KEGG categories of T. multiceps unigenes.

Overall, 11,645 unigenes were annotated against KEGG database. The GIP category represents ‘genetic information processing’ and EIP denotes ‘environmental information processing’.

KEGG categories of T. multiceps unigenes.

Overall, 11,645 unigenes were annotated against KEGG database. The GIP category represents ‘genetic information processing’ and EIP denotes ‘environmental information processing’. To identify domain-based annotations, unigenes were used to search the domain/families according to the InterPro and Pfam databases (e-value <1.0−5). As a result, 25,457 (81.38%) sequences obtained the entry description against InterPro and were categorized into 4,562 domains/families. Most domains/families were found to contain more than one unigene. According to the frequency of occurrence of T. multiceps unigenes contained in each InterPro domain, InterPro domains/families were ranked and the 30 most abundant InterPro domains/families are shown in Table 2. Among these InterPro domains/families, ‘Ankyrin repeat’ (226), ‘WD40 repeat’ (142) and its subgroup ‘WD40 repeat, subgroup’ (110), and ‘Srchomology-3 domain’ (103) were ranked as the most common domains/families. The majority of these were ‘Fibronectin, type III’ (91), the ‘Helicase, C-terminal’ (86), and the ‘RNA recognition motif domain’ (81). Moreover, 12,909 (41.27%) sequences could be mapped to entries in the Pfam database, defined by 3,396 different domains/families (Table 1). The five most abundant Pfam domains were ‘Protein kinase’ (327), ‘WD40’ (205), ‘RNA recognition motif_1’ domain (197), ‘HSP 70’ (99) and ‘Ank_2’ (88).

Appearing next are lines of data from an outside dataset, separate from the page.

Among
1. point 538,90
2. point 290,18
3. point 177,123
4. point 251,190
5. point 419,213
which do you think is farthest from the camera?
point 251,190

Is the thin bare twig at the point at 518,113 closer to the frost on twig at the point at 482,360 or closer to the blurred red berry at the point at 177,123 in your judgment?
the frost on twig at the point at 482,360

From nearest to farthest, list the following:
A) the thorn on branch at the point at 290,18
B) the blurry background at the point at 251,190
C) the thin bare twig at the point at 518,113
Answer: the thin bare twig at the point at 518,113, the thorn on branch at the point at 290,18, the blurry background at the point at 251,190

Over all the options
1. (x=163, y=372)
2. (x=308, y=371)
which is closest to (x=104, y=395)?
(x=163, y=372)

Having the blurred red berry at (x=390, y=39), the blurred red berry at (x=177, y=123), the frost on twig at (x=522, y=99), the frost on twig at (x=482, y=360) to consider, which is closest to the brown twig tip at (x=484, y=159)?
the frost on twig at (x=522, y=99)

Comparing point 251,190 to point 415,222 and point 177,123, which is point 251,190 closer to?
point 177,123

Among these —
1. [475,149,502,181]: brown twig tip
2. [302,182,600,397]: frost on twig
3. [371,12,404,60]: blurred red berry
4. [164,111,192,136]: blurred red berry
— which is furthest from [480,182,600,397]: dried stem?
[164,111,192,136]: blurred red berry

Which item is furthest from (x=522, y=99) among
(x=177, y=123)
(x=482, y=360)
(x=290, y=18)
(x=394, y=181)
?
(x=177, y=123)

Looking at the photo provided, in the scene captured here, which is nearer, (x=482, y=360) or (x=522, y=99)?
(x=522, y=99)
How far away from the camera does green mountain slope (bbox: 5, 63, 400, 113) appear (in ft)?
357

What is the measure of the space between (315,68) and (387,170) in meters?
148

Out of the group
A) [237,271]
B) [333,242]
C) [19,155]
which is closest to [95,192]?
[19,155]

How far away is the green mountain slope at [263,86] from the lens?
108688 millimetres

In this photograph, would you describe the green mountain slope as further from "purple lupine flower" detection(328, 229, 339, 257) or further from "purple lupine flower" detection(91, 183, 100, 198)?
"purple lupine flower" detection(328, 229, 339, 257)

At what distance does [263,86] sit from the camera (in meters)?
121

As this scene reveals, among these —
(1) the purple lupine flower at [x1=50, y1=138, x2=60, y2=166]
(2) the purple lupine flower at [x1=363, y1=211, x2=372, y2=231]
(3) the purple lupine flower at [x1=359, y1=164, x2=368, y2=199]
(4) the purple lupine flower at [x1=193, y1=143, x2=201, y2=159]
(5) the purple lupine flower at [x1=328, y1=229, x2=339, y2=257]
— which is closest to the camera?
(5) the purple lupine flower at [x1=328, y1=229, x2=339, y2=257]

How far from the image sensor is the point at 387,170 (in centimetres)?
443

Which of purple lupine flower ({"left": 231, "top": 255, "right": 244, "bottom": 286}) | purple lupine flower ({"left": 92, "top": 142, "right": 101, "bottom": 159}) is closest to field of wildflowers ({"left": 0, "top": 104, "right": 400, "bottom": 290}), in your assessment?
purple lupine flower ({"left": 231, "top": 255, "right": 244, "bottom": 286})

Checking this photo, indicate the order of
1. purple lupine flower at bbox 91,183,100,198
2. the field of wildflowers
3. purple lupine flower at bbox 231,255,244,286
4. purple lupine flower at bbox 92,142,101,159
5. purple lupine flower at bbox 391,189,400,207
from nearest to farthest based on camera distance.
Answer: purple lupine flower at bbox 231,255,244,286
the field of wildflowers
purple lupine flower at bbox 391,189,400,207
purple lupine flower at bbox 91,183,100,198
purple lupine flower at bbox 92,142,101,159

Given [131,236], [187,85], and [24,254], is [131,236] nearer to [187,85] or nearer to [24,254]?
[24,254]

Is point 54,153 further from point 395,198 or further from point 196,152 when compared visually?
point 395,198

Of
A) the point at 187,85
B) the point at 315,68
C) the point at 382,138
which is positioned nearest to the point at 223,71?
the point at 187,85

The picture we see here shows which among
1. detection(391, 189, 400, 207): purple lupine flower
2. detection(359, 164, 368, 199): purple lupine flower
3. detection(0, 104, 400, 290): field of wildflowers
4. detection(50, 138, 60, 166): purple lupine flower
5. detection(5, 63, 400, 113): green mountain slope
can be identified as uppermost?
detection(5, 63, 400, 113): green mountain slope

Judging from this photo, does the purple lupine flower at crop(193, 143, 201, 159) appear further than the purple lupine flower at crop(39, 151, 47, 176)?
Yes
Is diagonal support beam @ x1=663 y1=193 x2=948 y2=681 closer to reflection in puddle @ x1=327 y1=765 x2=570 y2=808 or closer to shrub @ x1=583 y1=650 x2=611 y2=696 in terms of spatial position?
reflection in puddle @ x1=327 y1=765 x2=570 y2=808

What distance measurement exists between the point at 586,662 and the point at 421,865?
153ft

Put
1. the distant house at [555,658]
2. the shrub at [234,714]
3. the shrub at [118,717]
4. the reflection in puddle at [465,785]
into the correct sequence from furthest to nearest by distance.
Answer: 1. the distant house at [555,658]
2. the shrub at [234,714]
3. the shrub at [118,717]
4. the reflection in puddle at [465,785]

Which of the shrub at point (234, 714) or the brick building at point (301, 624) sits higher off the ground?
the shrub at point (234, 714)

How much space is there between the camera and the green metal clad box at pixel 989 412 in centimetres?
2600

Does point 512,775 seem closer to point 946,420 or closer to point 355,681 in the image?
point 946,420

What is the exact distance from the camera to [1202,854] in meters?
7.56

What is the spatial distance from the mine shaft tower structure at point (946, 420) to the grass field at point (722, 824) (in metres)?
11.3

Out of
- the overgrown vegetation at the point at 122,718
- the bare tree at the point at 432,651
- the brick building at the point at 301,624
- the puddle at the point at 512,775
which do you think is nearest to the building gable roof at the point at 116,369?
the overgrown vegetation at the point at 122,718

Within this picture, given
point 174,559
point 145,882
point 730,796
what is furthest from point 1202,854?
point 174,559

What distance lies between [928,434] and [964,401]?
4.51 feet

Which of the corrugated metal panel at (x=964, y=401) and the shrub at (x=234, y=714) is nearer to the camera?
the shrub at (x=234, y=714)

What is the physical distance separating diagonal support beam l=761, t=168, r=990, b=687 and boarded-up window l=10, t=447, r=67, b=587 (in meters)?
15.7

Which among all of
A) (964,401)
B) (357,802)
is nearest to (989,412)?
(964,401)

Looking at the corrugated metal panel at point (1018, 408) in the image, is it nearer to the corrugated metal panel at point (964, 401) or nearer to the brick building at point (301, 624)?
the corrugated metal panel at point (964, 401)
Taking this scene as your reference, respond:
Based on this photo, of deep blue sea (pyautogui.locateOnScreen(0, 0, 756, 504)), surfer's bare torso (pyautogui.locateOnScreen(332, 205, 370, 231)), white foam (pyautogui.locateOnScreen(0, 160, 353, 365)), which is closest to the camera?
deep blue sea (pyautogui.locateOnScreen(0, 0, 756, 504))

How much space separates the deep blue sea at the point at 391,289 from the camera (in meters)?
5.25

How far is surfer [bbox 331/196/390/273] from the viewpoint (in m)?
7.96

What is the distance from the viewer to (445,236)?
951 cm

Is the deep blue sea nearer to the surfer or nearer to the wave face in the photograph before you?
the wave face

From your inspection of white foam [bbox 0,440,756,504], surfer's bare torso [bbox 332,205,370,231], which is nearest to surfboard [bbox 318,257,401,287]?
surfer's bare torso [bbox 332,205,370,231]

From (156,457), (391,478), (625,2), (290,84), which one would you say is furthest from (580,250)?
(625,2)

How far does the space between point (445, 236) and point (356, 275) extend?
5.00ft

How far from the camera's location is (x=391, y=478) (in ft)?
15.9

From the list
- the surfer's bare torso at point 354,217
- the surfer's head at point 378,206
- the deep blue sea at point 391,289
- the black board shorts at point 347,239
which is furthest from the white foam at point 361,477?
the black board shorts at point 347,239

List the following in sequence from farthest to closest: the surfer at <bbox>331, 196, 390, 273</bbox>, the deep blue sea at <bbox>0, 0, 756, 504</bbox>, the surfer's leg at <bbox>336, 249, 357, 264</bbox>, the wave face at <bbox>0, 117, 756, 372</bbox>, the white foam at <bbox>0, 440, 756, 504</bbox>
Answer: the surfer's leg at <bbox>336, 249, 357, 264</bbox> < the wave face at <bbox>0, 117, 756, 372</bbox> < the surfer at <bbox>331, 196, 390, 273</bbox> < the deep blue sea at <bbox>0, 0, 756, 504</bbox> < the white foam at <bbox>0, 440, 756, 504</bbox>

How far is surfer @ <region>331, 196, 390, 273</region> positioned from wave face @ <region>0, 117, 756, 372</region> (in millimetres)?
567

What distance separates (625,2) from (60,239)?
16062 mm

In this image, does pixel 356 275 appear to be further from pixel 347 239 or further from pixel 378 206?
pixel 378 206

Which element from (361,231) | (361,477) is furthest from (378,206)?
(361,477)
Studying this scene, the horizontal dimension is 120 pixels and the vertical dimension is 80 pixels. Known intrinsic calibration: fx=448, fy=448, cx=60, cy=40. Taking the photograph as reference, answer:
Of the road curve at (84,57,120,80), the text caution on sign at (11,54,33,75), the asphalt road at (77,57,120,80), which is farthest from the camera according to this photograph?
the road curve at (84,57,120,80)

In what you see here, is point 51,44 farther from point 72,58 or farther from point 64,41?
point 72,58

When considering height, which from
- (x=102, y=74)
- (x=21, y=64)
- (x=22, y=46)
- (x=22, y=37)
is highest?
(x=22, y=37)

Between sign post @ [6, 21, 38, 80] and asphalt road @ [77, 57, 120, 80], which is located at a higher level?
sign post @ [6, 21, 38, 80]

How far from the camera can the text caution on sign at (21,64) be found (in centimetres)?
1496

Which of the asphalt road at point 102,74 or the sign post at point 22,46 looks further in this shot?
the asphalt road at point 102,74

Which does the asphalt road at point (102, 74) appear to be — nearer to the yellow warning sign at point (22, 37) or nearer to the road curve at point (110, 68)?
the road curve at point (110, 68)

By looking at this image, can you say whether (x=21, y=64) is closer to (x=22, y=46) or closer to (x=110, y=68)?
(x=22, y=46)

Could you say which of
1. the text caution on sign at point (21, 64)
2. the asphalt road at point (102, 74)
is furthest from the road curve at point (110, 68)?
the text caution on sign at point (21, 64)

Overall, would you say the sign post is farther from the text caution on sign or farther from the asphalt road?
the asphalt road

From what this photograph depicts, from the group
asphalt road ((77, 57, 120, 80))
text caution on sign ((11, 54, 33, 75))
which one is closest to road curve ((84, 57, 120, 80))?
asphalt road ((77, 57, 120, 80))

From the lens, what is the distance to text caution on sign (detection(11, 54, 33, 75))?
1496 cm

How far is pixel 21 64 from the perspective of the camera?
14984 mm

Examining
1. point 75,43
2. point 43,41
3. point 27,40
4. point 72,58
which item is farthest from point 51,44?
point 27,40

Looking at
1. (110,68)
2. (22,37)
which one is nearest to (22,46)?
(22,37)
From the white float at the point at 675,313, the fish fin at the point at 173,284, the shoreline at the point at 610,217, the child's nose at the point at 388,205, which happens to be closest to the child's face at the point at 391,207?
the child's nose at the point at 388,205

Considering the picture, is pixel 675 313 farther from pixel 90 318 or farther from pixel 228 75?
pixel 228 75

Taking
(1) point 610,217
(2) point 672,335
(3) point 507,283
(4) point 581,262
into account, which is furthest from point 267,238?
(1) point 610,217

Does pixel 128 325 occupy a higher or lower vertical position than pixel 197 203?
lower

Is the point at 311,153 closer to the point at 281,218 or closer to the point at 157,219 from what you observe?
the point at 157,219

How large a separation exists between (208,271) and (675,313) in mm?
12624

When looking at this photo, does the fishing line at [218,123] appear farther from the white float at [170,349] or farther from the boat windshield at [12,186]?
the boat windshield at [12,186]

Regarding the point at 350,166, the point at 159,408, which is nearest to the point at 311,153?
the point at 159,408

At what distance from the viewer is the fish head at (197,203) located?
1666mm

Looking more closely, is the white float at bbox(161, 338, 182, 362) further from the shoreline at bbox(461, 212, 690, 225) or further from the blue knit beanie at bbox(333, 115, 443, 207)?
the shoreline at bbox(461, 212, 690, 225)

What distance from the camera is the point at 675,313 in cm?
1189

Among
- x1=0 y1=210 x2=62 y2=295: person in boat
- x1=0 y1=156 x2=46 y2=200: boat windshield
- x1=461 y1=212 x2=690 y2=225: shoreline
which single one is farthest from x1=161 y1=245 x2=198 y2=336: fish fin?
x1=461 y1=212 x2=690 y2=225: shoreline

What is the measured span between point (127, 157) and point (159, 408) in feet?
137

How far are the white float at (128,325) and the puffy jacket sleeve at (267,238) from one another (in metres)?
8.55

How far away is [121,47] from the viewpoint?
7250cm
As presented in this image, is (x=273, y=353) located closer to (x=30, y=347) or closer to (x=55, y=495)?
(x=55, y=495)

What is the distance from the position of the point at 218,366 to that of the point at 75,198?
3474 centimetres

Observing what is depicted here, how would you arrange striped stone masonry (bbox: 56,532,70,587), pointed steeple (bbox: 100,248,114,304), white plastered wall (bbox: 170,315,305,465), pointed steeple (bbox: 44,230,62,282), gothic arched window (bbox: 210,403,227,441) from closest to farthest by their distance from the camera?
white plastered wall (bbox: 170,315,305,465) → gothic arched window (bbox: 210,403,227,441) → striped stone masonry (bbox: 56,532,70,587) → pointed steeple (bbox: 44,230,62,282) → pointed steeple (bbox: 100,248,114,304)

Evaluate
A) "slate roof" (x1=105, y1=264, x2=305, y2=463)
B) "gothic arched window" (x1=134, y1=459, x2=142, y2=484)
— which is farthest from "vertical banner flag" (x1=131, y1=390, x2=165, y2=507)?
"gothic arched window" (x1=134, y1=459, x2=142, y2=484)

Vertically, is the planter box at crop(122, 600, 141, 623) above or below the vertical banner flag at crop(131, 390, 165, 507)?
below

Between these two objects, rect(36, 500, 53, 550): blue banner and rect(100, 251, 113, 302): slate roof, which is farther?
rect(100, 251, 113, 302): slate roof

The former three Pfam domains were included in the InterPro domain list mentioned above, and the 30 most abundant domains are shown in Table S2.

Table 2

The 30 most abundant InterPro domains/families in T. multiceps unigenes.

InterPro entry	InterPro domains/families	No. of Tm unigenes
IPR002110	Ankyrin repeat	226
IPR001680	WD40 repeat	142
IPR019781	WD40 repeat, subgroup	110
IPR001452	Src homology-3 domain	103
IPR003961	Fibronectin, type III	91
IPR001650	Helicase, C-terminal	86
IPR000504	RNA recognition motif domain	81
IPR007087	Zinc finger, C2H2-type	79
IPR019734	Tetratricopeptide repeat	79
IPR019782	WD40 repeat 2	75
IPR015880	Zinc finger, C2H2-like	74
IPR020683	Ankyrin repeat-containing domain	72
IPR000980	SH2 motif	60
IPR001715	Calponin homology domain	60
IPR013783	Immunoglobulin-like fold	57
IPR011009	Protein kinase-like domain	55
IPR000242	Protein-tyrosine phosphatase, receptor/non-receptor type	53
IPR003591	Leucine-rich repeat, typical subtype	53
IPR001478	PDZ/DHR/GLGF	51
IPR013032	EGF-like region, conserved site	49
IPR015943	WD40/YVTN repeat-like-containing domain	48
IPR002453	Beta tubulin	48
IPR001781	Zinc finger, LIM-type	47
IPR000719	Protein kinase, catalytic domain	46
IPR013083	Zinc finger, RING/FYVE/PHD-type	45
IPR002126	Cadherin	44
IPR017868	Filamin/ABP280 repeat-like	43
IPR000217	Tubulin	42
IPR011011	Zinc finger, FYVE/PHD-type	39
IPR006210	Epidermal growth factor-like	39

In total, 26,110 (83.47%) unigenes showed significant similarities to know proteins in the seven public databases (Table 1). After alignment against these databases, a total of 20,986 (66.8%) CDSs were inferred, 17,724 CDSs were predicted by Blastx and 3,172 CDSs by ESTScan.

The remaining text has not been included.